L'information des personnes concernées
Les résidents et les personnels, principaux concernés en Ehpad, doivent savoir précisément quelles sont les données collectées, pour quelle durée et quelles finalités, mais aussi qui en sera destinataire, comment s'opposer à leur traitement ou demander leur effacement, obtenir une copie ou faire valoir leurs droits... La transparence est un principe fondamental du RGPD, et l'information en est le premier des droits. Ces valeurs sont essentielles pour établir la confiance. Le formulaire de « droit à l'image » par exemple se limite souvent à un accord binaire « oui/non », pour tous les usages. Or, les principes du consentement éclairé tels que définis dans le RGPD exigent de demander un accord par finalité. Certaines personnes acceptent une diffusion de leur image dans l'établissement et le journal interne, mais pas sur le site Internet ou les réseaux sociaux. Il est important aussi de fixer une durée de conservation des images... et de s'organiser pour la respecter !
La sécurisation des données, en particulier des données « sensibles »

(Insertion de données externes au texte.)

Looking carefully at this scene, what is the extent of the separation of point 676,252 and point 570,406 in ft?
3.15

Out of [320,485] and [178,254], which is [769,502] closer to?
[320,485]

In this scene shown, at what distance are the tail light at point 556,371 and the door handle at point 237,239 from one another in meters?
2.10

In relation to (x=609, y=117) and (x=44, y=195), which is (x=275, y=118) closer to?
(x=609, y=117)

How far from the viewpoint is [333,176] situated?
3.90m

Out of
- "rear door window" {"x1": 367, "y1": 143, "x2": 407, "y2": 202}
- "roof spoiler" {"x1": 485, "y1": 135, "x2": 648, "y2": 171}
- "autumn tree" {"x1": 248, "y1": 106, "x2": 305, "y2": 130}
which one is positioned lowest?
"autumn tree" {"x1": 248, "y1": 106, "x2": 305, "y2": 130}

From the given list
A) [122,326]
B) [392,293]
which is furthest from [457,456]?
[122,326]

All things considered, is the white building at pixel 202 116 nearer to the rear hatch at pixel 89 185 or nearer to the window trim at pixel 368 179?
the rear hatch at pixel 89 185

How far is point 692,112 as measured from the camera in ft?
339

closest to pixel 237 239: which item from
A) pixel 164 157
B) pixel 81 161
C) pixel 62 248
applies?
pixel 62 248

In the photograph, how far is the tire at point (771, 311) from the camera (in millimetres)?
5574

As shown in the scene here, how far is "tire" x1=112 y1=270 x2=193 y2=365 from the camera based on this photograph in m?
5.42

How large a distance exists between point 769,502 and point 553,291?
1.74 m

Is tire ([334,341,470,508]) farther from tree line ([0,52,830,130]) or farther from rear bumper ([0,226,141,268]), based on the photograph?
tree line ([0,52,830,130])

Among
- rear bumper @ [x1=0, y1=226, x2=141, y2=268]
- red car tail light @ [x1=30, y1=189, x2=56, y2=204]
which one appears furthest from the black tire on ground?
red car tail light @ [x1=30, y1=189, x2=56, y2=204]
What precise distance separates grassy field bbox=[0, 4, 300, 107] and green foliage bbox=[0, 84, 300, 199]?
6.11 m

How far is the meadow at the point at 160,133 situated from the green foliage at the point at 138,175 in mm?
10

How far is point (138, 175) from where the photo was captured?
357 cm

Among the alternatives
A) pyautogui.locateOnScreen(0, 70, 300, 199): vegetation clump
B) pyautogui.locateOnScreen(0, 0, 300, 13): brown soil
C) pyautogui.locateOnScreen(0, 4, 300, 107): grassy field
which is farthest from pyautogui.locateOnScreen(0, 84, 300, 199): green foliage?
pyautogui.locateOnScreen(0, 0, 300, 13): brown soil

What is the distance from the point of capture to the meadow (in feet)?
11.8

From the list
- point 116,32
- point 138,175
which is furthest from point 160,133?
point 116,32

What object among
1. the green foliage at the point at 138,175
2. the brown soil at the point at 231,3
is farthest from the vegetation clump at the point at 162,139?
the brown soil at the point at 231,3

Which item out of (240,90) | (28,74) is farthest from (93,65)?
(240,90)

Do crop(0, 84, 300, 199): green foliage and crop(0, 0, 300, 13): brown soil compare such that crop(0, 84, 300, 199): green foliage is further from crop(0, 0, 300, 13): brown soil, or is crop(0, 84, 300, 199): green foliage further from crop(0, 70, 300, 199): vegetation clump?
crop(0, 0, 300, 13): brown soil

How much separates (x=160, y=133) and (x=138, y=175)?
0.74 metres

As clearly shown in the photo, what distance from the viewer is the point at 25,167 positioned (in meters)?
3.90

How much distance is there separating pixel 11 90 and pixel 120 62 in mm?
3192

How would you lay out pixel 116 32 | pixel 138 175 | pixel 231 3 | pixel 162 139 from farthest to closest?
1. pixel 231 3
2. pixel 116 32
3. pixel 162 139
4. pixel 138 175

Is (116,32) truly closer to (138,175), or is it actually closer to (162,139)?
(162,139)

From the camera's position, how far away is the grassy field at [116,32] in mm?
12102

Le responsable doit assurer la protection des données qui lui sont confiées, d'autant que l'Ehpad traite de nombreuses données dites « sensibles », comme les données de santé ou relatives à la vie privée. Bien sûr, le personnel est conscient du « secret professionnel », mais à l'heure du « tout numérique », il est particulièrement fragile si des mesures de sécurité appropriées ne sont pas mises en place. Il s'agit d'une obligation de moyens basée sur des mesures techniques : c'est l'occasion de faire le point avec votre informaticien sur vos sauvegardes, antivirus, pare-feu, mises à jour des logiciels et des systèmes d'exploitation, sécurité des accès extérieurs, etc. Mais aussi sur des mesures organisationnelles : gestion des habilitations et des droits d'accès (aux logiciels métiers, aux dossiers du serveur...), mots de passe « forts » (c'est-à-dire suffisamment complexes, uniques et conservés de manière sécurisée[2'), sensibilisation aux mails piégés (« hameçonnage »), messagerie sécurisée pour les données de santé, chiffrement des dossiers sensibles en particulier sur les supports amovibles, verrouillage automatique des sessions au bout de quelques minutes d'inactivité... Ces mesures sont simples et gratuites mais souvent négligées. Il ne faut pas non plus oublier de faire le point sur les mesures de sécurité physique basiques, concernant le serveur en particulier, ou la gestion des clés et des passes.
La protection des données, au coeur de la démarche qualité
Dans le référentiel d'évaluation de la qualité publié en mars 2022 par l'HAS, 6 critères impératifs sur 18 ont un lien avec la protection des données : respect du droit à l'image, respect de la vie privée et de l'intimité, confidentialité et protection des informations et des données, recueil et traitement des plaintes et réclamations, recueil et traitement des événements indésirables (comme les violations de données), plan de gestion de crise et de continuité des activités (il est plus que jamais indispensable de prévoir un volet numérique).
À cela s'ajoutent 4 critères standards : sensibilisation et/ou formation des professionnels à la connaissance des droits de la personne accompagnée, respect des règles de sécurisation des données, des dossiers et des accès, déploiement d'une stratégie numérique, sensibilisation et formation des professionnels aux outils numériques.